WaterBox.x, WaterBox.y, WaterBox.z // Simulation volume dimensions (nm)

// Simulation box coordinate ranges: -WB.x / 2 to WB.x / 2 -WB.y / 2 to WB.y / 2 -WB.z / 2 to WB.z / 2

### Cell (Subvolume) Properties Each subvolume (cell) is defined by its size:

subCellSize.x, subCellSize.y, subCellSize.z  // Size of individual cells

The total number of divisions in each dimension is Nx, Ny, Nz.
The term “subCell” is used interchangeably with “cell” in the serial implementation.

—

Parallel Partitioning Strategy¶

For N ranks, the simulation volume is partitioned along the X-axis into N contiguous x-bins.

Each molecule is assigned to a cell within SimulVolume.subCellList[].
Cells are grouped into rank-specific x-bin partitions.
The ranges of each partition are set in the function:

init_x_domain_and_offset()

These ranges are stored in the general MPI container (mpiContext):

startCell, endCell       // Rank-specific owned zones
startGhosted, endGhosted // Ghost zones visible to the rank

A major advantage of X-direction partitioning is that data exchanges between ranks can be efficiently implemented using:

Point-to-point nearest neighbor MPI communication.

—

Looping Over Cells for Data Partitioning¶

To prepare data for parallel execution, molecules are grouped into cells. Each rank iterates over all cells and applies partitioning rules:

Loop over all simulation cells.
If a cell belongs to the rank’s x-bin partition, process it: - Check if the cell is within the rank’s boundaries (startCell to endCell).
- Include ghosted cells (startGhosted to endGhosted).
Loop over all molecules in the cell’s member list.
Apply partitioning operations.

This ensures efficient data segmentation for parallel execution.

Debugging¶

Compared to serial code, parallel code is harder to debug due to: - Concurrent execution across multiple ranks.

Multiple output streams, making tracking execution more complex.

The gdb utility can be used with mpirun by starting each MPI process (rank) with a separate gdb instance. This assigns each rank a separate terminal window, allowing for isolated debugging.

—

Debugging often requires tracking a single molecule across ranks during specific iterations. To facilitate this, the following were implemented:

The ``debug_print`` function
Two debugging macros: - DEBUG_MOL
- DEBUG_FIND_MOL

These macros call ``debug_print``, as shown below:

#define DEBUG_MOL(s) { debug_print(mpiContext, mol, s); }

#define DEBUG_FIND_MOL(s) { \
    for(auto &mol : moleculeList) \
        debug_print(mpiContext, mol, s); \
}

### How to Use These Macros - ``DEBUG_MOL`` → Use inside a function where a molecule is already known.

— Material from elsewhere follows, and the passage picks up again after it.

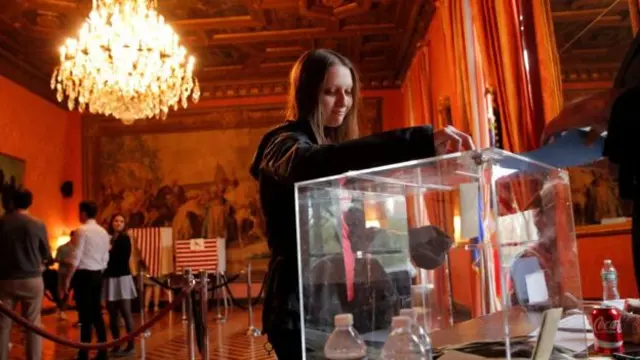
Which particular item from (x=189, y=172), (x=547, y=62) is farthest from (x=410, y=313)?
(x=189, y=172)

``DEBUG_FIND_MOL`` → Use when searching for a molecule within moleculeList.

The debug_print function can be modified to print additional details of interest.

—

Several debugging functions, suffixed with “debug_”, have been implemented to assist in detecting errors early. These functions include:

debug_firstEmptyIndex
debug_bndpartner_interface
debug_molecule_complex_missmatch

These functions are located in the src/debug directory.

### Purpose of Debugging Functions - Help identify mismatches in molecular structures and interactions.

Ensure proper indexing of molecules in parallel execution.
Assist in tracing incorrect behavior in boundary conditions.

—

When developing the simulator, especially components affecting parallel execution, programmers are strongly encouraged to use and modify debugging functions.

### Detecting Hidden Coding Errors Some errors might not be immediately visible but can cause propagation issues in the data structures.

To mitigate this risk: - Before pushing code to the repository, run “debug_*” functions in each iteration.

This ensures that “impossible-situations” errors are detected early.